Simon Calvert, a spokesman for the Christian Institute, which has been working on behalf of Ashers, said the development “clearly underlines what we have said all along – that this is a really important case.”
Change of mind
The owners got an unexpected boost earlier this week when homosexual activist Peter Tatchell wrote in the London Guardian that while he originally condemned Ashers, he has changed his mind.
“Two days before the case goes to appeal, I have changed my mind. Much as I wish to defend the gay community, I also want to defend freedom of conscience, expression and religion,” he wrote.
He said the lower court’s ruling that found Ashers breached Northern Ireland’s Equality Act and Fair Employment and Treatment Order, which “prohibit discrimination in the provision of goods, facilities and services on the respective grounds of sexual orientation and political opinion” perhaps wasn’t the best result.
“It pains me to say this, as a long-time supporter of the struggle for LGBT equality in Northern Ireland, where same-sex marriage and gay blood donors remain banned. The equality laws are intended to protect people against discrimination. A business providing a public service has a legal duty to do so without discrimination based on race, gender, faith and sexuality.
“However, the court erred by ruling that [Gareth] Lee was discriminated against because of his sexual orientation and political opinions. … His cake request was refused not because he was gay, but because of the message he asked for. There is no evidence that his sexuality was the reason Ashers declined his order,” he wrote.
Such a conclusion is a bad precedent, he said.
“Northern Ireland’s laws against discrimination on the grounds of political opinion were framed in the context of decades of conflict. They were designed to heal the sectarian divide by preventing the denial of jobs, housing and services to people because of their politics. There was never an intention that this law should compel people to promote political ideas with which they disagreed.”
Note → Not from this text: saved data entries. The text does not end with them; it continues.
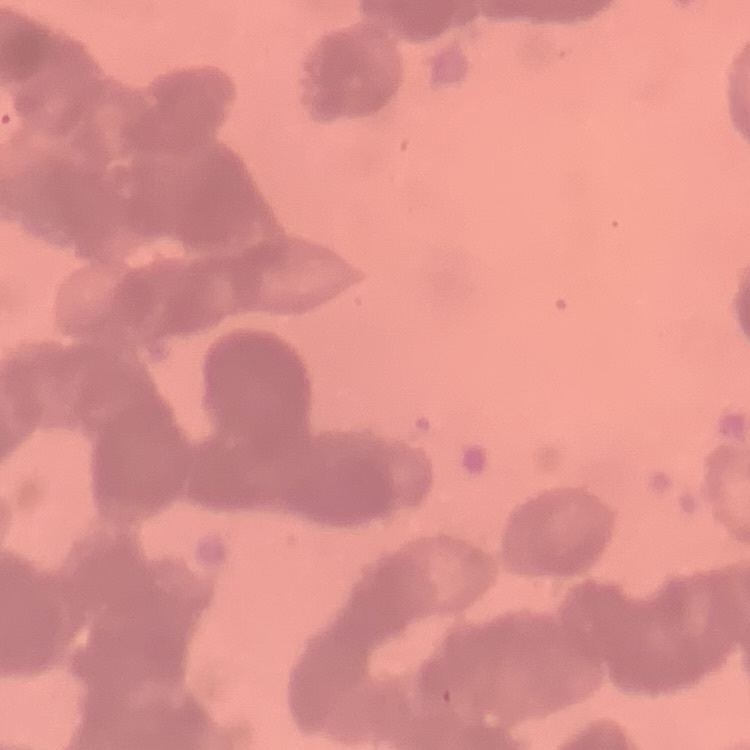
Rouleaux formation.

Stained with either Field's or Giemsa. Square crop of a larger photomicrograph. Thin peripheral smear.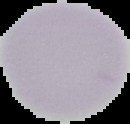

Image is 130×124 pixels. The area outside the segmented cell region is set to black. From a thin blood smear. Malaria status: uninfected.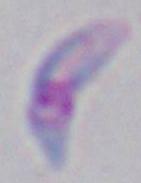

magnification = 1000x
modality = photomicrograph
identification = Toxoplasma gondii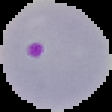
From a thin blood smear. Image is 112×112 pixels. The area outside the segmented cell region is set to black. Malaria status: parasitized.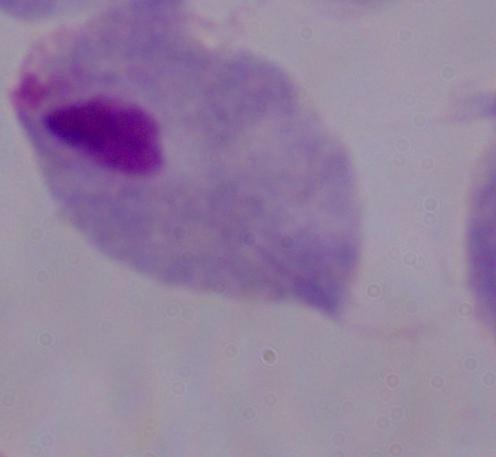

Summary:
  - Identification: trichomonad
  - Modality: photomicrograph
  - Magnification: 1000x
He continued: “This raises the question: should Muslim printers be obliged to publish cartoons of Mohammed? Or Jewish ones publish the words of a Holocaust denier? Or gay bakers accept orders for cakes with homophobic slurs? If the Ashers verdict stands it could, for example, encourage far-right extremists to demand that bakeries and other service providers facilitate the promotion of anti-migrant and anti-Muslim opinions. It would leave businesses unable to refuse to decorate cakes or print posters with bigoted messages.”
‘Injury to feelings’
The nation’s Equality Commission had supported plaintiff Lee in his complaint against the bakery, and the initial court ruling from Judge Isobel Brownlie agreed.
The owners of the bakery were ordered to pay a fine of $750 for “injury to feelings” after they refused to promote homosexuality on their product.
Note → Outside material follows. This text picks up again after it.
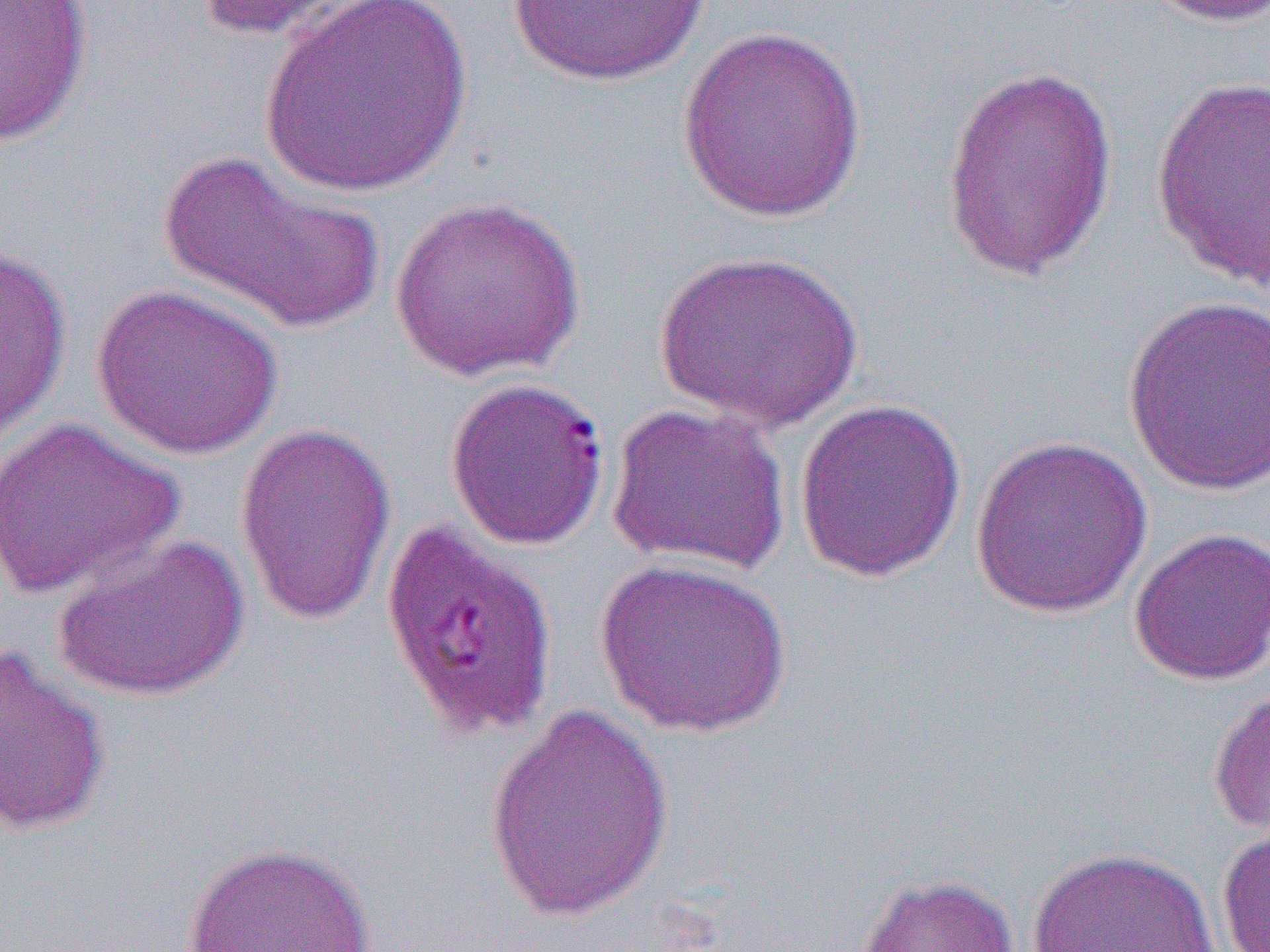 Approximate bounding boxes as (x1, y1, x2, y2) in pixels. Plasmodium falciparum-infected red blood cell locations: (445, 376, 612, 551), (380, 518, 560, 741). Uninfected red blood cell locations: (0, 0, 94, 144), (189, 0, 363, 42), (508, 0, 709, 86), (1141, 0, 1270, 28), (257, 1, 474, 197), (675, 24, 869, 223), (940, 63, 1118, 283), (1150, 74, 1269, 291), (156, 148, 385, 339), (389, 196, 586, 381), (0, 237, 72, 454), (653, 248, 864, 431), (89, 283, 284, 460), (1122, 294, 1270, 497), (793, 397, 968, 583), (605, 402, 791, 576), (1, 416, 184, 600), (234, 423, 397, 626), (968, 434, 1154, 619), (1128, 527, 1270, 686), (51, 531, 250, 703), (593, 557, 792, 738), (0, 642, 112, 839), (1207, 679, 1270, 844), (483, 700, 676, 922), (1216, 821, 1270, 952), (180, 842, 379, 951), (1026, 846, 1220, 952), (854, 872, 1020, 952). Slide-level diagnosis: Plasmodium falciparum. 1000x magnification. Image is 1270×952 pixels. Optical microscopy. One field of a larger specimen. Thin blood film.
Similar cases have arisen in the United States, where courts have fined, penalized, threatened and intimidated Christian business operators, including bakeries in Oregon and Colorado and a photographer in New Mexico for refusing to promote homosexuality with their professional talents, as WND’s Big List of Christian Coercion shows.
The bakery owners, the McArthurs, have argued in court they were unaware of any potential customer’s sexual lifestyle choices. They simply could not subscribe to the message.
The Christian Institute recently posted a video of the bakery’s managers explaining that the lower court decision appeared to have been made before evidence was presented.
“They wanted to teach us a lesson. … If you’re a Christian, don’t bring it into work,” they said.